Making a Neural Network from Scratch

August 24, 2023

In this blog post, we’ll walk through the process of building a basic neural network using Python. Neural networks are the foundation of many modern AI applications, including image recognition and natural language processing.

Understanding Neural Networks

A neural network is composed of many layers which consist of neurons, hence getting the name neural network relating to a human brain. The first layer which takes in the input is called an input layer, then comes hidden layers which may be many in number depending on the NN and the final layer is an output layer. Each hidden layer takes the input from the previous layer and passes its output to the next layer until it reaches the output layers and is shown to the user.

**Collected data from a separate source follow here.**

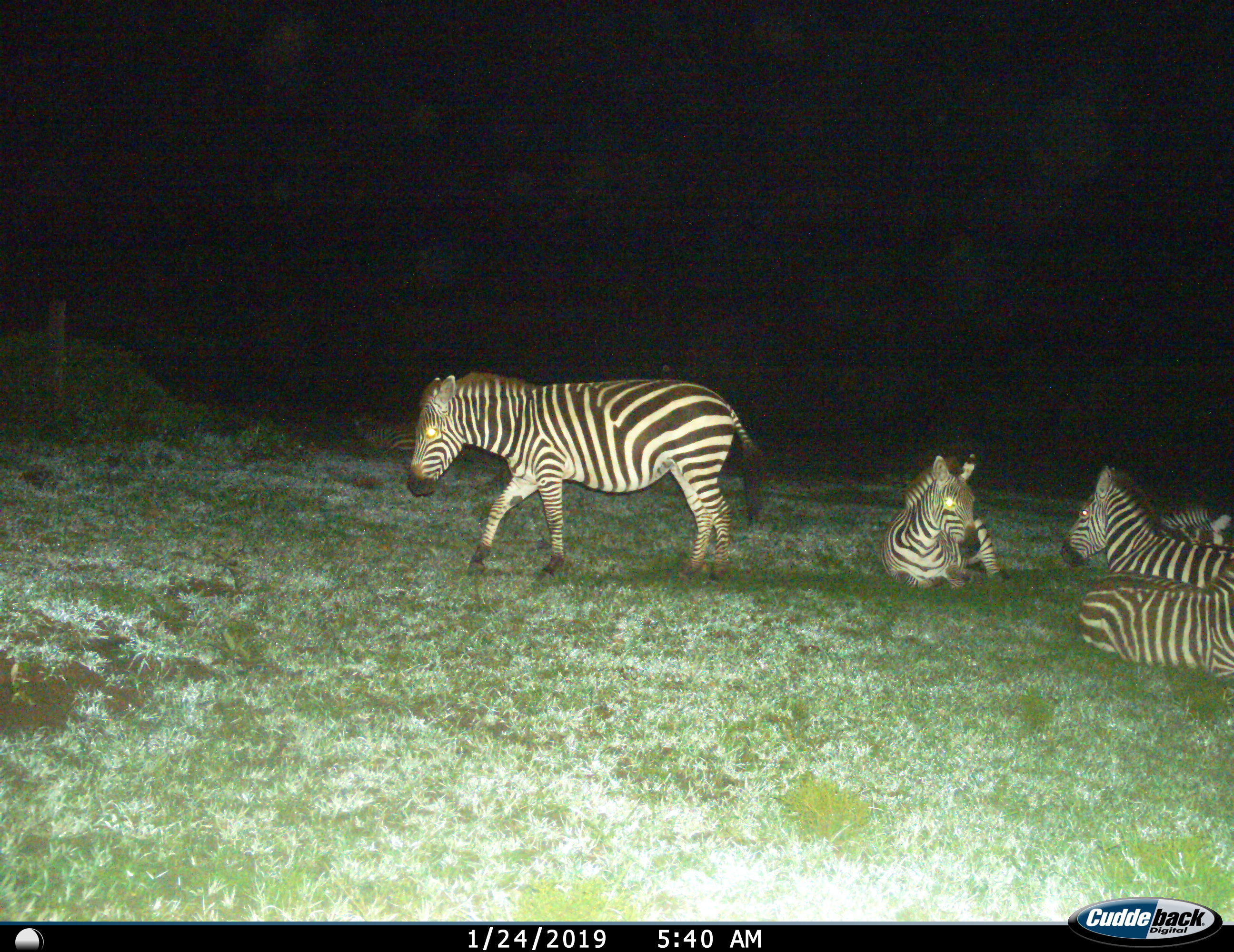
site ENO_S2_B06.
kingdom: Animalia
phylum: Chordata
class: Mammalia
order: Perissodactyla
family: Equidae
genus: Equus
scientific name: Equus quagga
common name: plains zebra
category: zebraplains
Zebraplains (plains zebra) (Equus quagga), count 5. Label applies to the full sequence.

Each layer consists of many neurons which receive input from the user or from another node. Each input is given a weight depicted with the letter w, which is assigned on the relative importance to the other inputs. There is an additional value bias (b) which is associated with an input which is a constant that is added to the products of the input and weight. The final equation of all this looks like this:

output  =  sum (weights(W) * inputs(X)) + bias (b)

Sigmoid Function

The sigmoid function is a special form of the logistic function and is usually denoted by σ(x) or sig(x). It is given by:

σ(x) = 1/(1+exp(-x))

The sigmoid function is used as an activation function in neural networks. The sigmoid function guarantees that the output will always lie between 0 and 1. Also, as the sigmoid is a nonlinear function, the output of this unit would be a nonlinear function of the weighted sum of inputs.

_{^{Sigmoid Functions always return the value between 0 and 1.}}

Backpropagation

This is an algorithm that is designed to test for errors working back from output nodes to input nodes. Backpropagation involves updating the weights and bias to minimize the error. We adjust the weights and bias based on how much they contributed to the error.

Implementing the Neural Network

Let’s implement a simple neural network using Python and the NumPy library. This network will have an input layer, a hidden layer, and an output layer.

import numpy as np

# Input data (features)
X = np.array([[0, 0], [0, 1], [1, 0], [1, 1]])

# Corresponding target labels
y = np.array([[0], [1], [1], [0]])

# Activation function (sigmoid)
def sigmoid(x):
    return 1 / (1 + np.exp(-x))

The first code snippet shows importing numpy and then setting up input variable and target variable. It then defines the sigmoid function we talked about which takes in the input and returns a value between 1 and 0.

# Initialize weights and biases
input_size = 2
hidden_size = 2
output_size = 1
learning_rate = 0.1

weights_input_hidden = np.random.uniform(size=(input_size, hidden_size))
biases_hidden = np.zeros((1, hidden_size))
weights_hidden_output = np.random.uniform(size=(hidden_size, output_size))
bias_output = np.zeros((1, output_size))

Setting weights that will be modified (these are set randomly).

# Training loop
for epoch in range(10000):
    # Forward pass
    hidden_layer_input = np.dot(X, weights_input_hidden) + biases_hidden
    hidden_layer_output = sigmoid(hidden_layer_input)
    output_layer_input = np.dot(hidden_layer_output, weights_hidden_output) + bias_output
    predicted_output = sigmoid(output_layer_input)

    # Calculate loss
    loss = np.mean(0.5 * (y - predicted_output)**2)

    # Backpropagation
    error = y - predicted_output
    d_output = error * predicted_output * (1 - predicted_output)
    error_hidden = d_output.dot(weights_hidden_output.T)
    d_hidden = error_hidden * hidden_layer_output * (1 - hidden_layer_output)

    # Update weights and biases
    weights_hidden_output += hidden_layer_output.T.dot(d_output) * learning_rate
    bias_output += np.sum(d_output, axis=0, keepdims=True) * learning_rate
    weights_input_hidden += X.T.dot(d_hidden) * learning_rate
    biases_hidden += np.sum(d_hidden, axis=0) * learning_rate

Finally we use backpropagation to minimize the error by modifying the weights. Our error is the difference between the target and predicted variables. d_output is calculated by multiplying the error by the derivative of the sigmoid function applied to the output of the final layer. The derivative of the sigmoid function is used to compute how much the output should change to reduce the error.

print("Final predictions:", predicted_output)

And that’s it you’ve made a neural network! Print the final predictions and see how well your neural network performed by crosschecking with the target labels.